- Exercise prompt:
Print, word for word, the part of the text about the Sussexes' break with the Royal Family, starting at "While the media" and ending at "other since January.".

- Source document:
________________________________________
The couple became disillusioned with the Royal Family and there was a culture of increasing tension between the pair and Buckingham Palace, it is claimed.
The authors say the Duke and Duchess of Sussex felt their complaints were not taken seriously and believed other royal households were leaking stories about them to the press.
The couple, who married in 2018, now live in Los Angeles with their 14-month-old son Archie, after stepping down from royal duties in March.
While the media speculated that Meghan was behind the decision for the couple to step back, the book, Finding Freedom, says she was “willing to do whatever it takes” to make it work.
Meghan is said to have told a friend in March: “I gave up my entire life for this family. I was willing to do whatever it takes. But here we are. It’s very sad.”
The book claims the relationship between the Sussexes and Harry’s brother William and sister-in-law Kate became so bitter by March that they barely spoke to each other at a Westminster Abbey service, despite not having seen each other since January.
________________________________________
- Provided data:
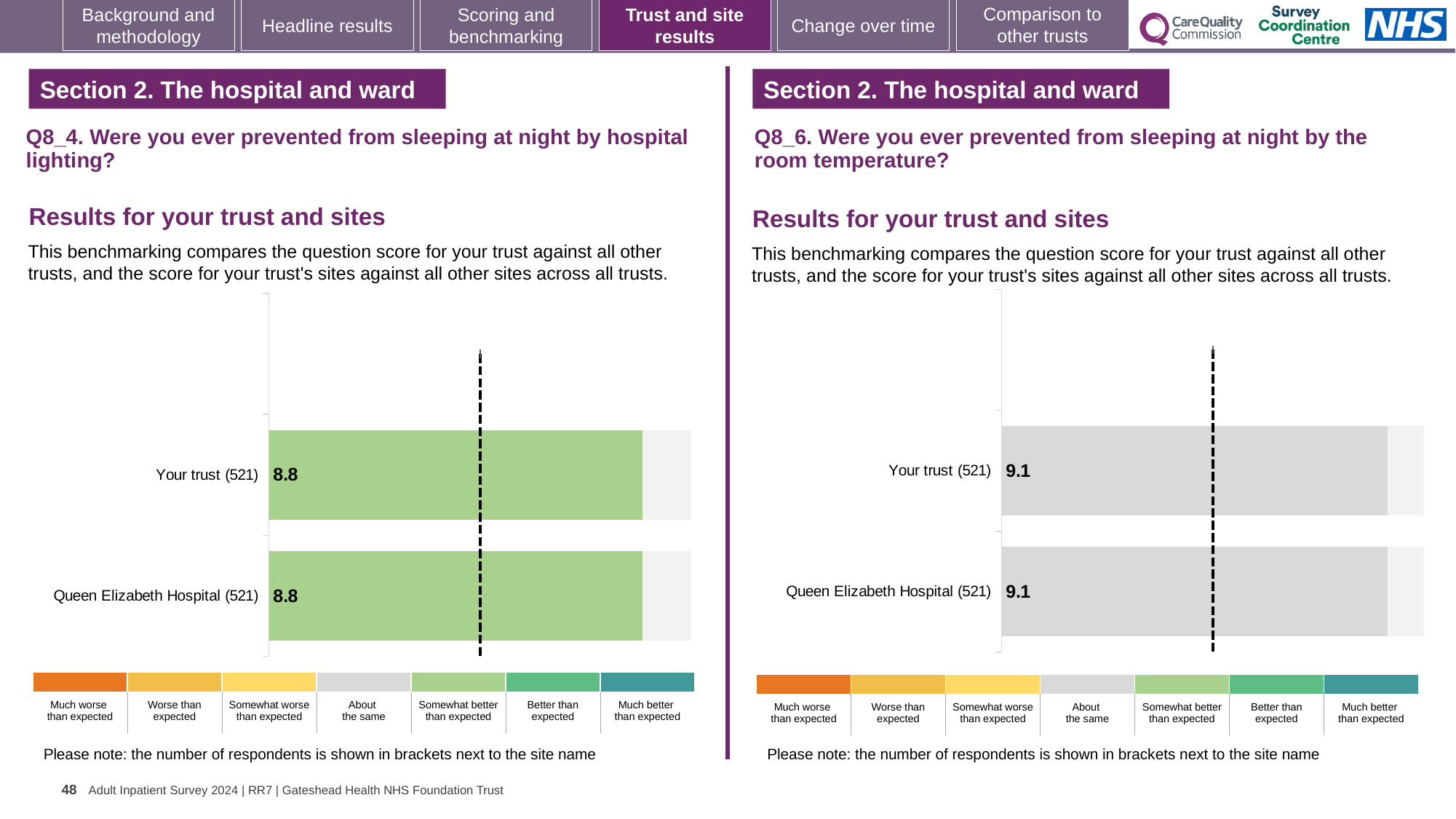
In the Q8_4 chart about hospital lighting, what is the score for Queen Elizabeth Hospital? 8.8 In the Q8_6 chart about room temperature, what is the score for Your trust? 9.1 What kind of chart is used for the Q8_4 results about hospital lighting? Bar chart In the Q8_4 chart about hospital lighting, what is the difference between the score for Your trust and the score for Queen Elizabeth Hospital? 0.0 In the Q8_6 chart about room temperature, what is the difference between the score for Your trust and the score for Queen Elizabeth Hospital? 0.0 In the Q8_4 chart about hospital lighting, what is the score for Your trust? 8.8 How many respondents are shown in brackets for Your trust in the Q8_6 chart about room temperature? 521 In the Q8_6 chart about room temperature, what is the score for Queen Elizabeth Hospital? 9.1 How many bars are plotted in the Q8_4 chart about hospital lighting? 2 How many bars are plotted in the Q8_6 chart about room temperature? 2 In the Q8_6 chart about room temperature, which benchmark category does the grey colour of the bars correspond to? About the same In the Q8_4 chart about hospital lighting, which benchmark category does the green colour of the bars correspond to? Somewhat better than expected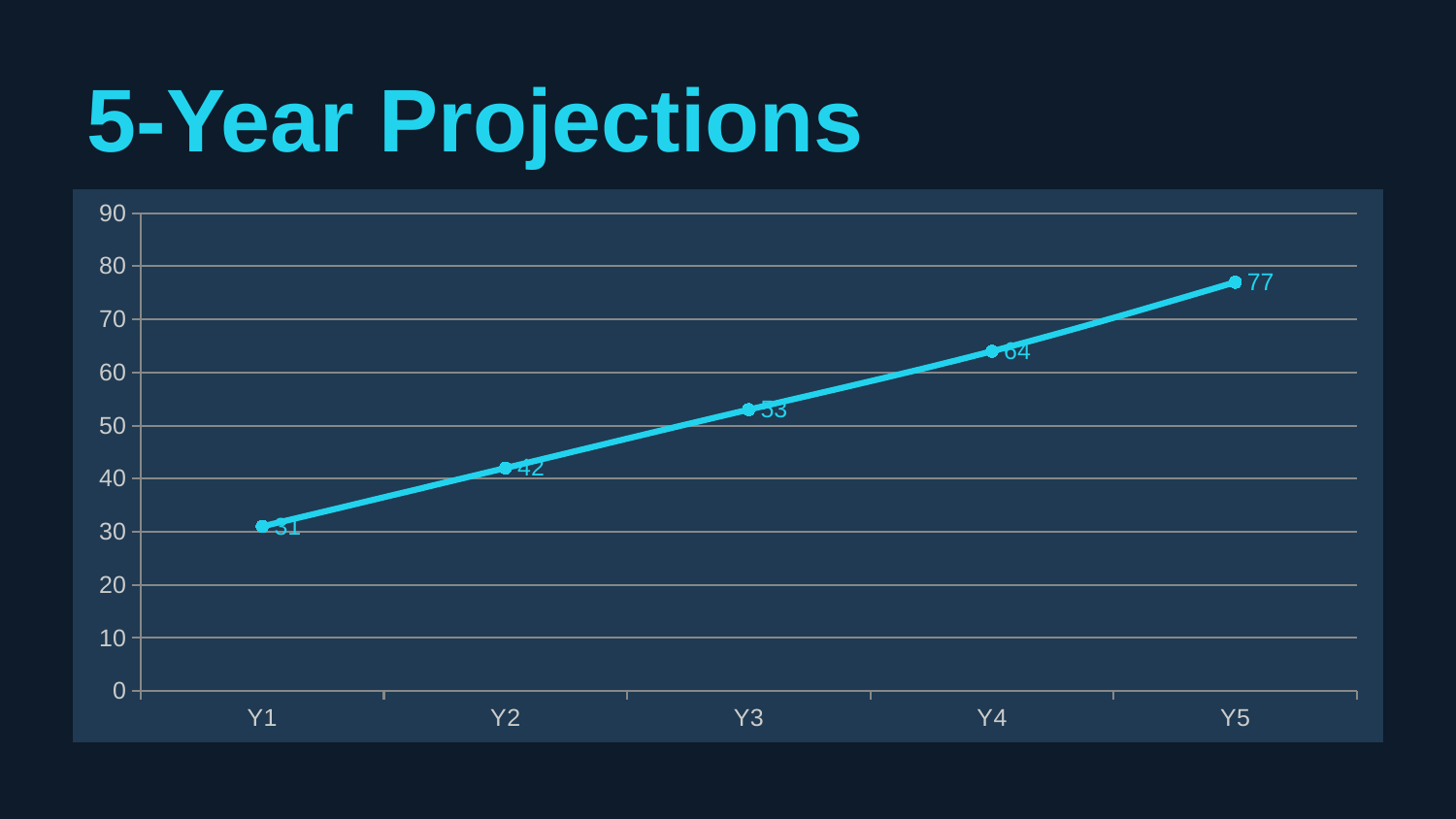
What kind of chart is shown on the slide? line chart How many years are plotted on the x axis? 5 Which year has the highest value? Y5 What is the value for Y3? 53 What is the value for Y5? 77 Which year has the lowest value? Y1 What is the value for Y1? 31 What is the difference between the values for Y5 and Y1? 46 Is the value for Y4 greater or less than 60? greater Which is larger, the value for Y2 or the value for Y4? Y4 Do the values rise or fall from Y1 to Y5? rise What is the difference between the values for Y4 and Y2? 22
________________________________________
- Result of the task:
While the media speculated that Meghan was behind the decision for the couple to step back, the book, Finding Freedom, says she was “willing to do whatever it takes” to make it work.
Meghan is said to have told a friend in March: “I gave up my entire life for this family. I was willing to do whatever it takes. But here we are. It’s very sad.”
The book claims the relationship between the Sussexes and Harry’s brother William and sister-in-law Kate became so bitter by March that they barely spoke to each other at a Westminster Abbey service, despite not having seen each other since January.